From Jan. 1 through Feb. 29, the center offered services to 60 victims of domestic violence with 22 of them receiving sheltering services. 

The center also assisted 19 new victims of sexual assault. 

The spread of the coronavirus has led to changes in the center's regular operations. 

Since early March, the Cumbee Center has taken everyday preventative measures handed down by the Centers for Disease Control and Prevention to limit the spread of the virus. 

However, the center announced Monday its physical offices would be closed and workers would be working from home until March 30. 
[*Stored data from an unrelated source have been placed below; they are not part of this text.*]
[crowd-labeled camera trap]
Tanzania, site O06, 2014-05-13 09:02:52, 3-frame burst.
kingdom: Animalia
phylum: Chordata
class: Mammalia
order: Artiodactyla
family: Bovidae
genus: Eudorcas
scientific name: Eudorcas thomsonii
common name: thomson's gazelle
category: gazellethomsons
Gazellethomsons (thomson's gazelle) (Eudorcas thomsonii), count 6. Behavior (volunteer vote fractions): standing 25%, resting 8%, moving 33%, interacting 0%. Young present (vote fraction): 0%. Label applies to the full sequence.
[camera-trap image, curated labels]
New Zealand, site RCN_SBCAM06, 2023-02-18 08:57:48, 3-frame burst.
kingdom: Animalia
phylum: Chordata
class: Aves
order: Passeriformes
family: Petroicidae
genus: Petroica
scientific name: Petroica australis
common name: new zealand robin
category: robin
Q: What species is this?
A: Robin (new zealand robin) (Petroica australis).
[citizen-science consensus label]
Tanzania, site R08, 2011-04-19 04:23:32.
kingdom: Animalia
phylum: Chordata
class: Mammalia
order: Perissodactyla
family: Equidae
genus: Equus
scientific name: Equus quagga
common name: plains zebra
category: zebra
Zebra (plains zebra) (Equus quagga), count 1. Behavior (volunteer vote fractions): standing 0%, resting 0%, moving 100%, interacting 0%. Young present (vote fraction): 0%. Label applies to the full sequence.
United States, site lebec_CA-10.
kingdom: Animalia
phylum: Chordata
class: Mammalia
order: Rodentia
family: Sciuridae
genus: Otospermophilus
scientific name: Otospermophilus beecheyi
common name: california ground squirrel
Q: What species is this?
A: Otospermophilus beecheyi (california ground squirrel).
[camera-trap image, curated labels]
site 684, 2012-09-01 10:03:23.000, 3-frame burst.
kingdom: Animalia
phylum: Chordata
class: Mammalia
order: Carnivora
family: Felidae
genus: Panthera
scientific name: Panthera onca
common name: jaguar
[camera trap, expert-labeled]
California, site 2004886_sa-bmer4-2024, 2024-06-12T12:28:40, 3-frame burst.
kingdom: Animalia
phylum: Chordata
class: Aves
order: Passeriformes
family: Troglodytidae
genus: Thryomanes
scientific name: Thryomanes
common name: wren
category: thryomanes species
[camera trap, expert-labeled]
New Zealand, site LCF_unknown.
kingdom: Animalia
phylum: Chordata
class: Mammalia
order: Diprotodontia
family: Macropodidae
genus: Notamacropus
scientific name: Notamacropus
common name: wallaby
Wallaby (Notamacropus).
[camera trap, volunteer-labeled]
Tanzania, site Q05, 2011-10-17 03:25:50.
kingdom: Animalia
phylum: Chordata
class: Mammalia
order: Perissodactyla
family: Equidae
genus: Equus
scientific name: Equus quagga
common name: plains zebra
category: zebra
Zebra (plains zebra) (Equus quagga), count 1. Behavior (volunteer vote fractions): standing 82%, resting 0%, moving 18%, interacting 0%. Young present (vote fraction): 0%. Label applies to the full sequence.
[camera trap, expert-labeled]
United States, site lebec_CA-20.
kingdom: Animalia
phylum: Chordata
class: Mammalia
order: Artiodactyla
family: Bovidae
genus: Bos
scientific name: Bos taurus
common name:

"It was very challenging balancing our responsibility of providing the victim service and our responsibility to prevent the spread of COVID-19 to the community," Coach said. "The ultimate decision of closing the office was necessary for the protection of our staff, our clients that we serve and for the community and the nation as a whole." 

Despite this, Coach wants to reassure victims that the Cumbee Center's services are not going away but are only changing. 

The center has suspended all in-person hospital calls but will still provide advocacy over the phone for all hospital calls. 

The center's crisis hotline also remains available 24 hours a day at 803-649-0480. The center can also be reached by email at info@cumbeecenter.org

Sheltering services for victims in immediate danger are still available, only in a different setting, Coach said. 

“We’re still here and we want our community and our clients to know that our thoughts and prayers are with them during this time and if they need us to reach out to us," she said.

Coach said anyone who would like to help the nonprofit center operate during the COVID-19 crisis can do so by visiting www.cumbeecenter.org.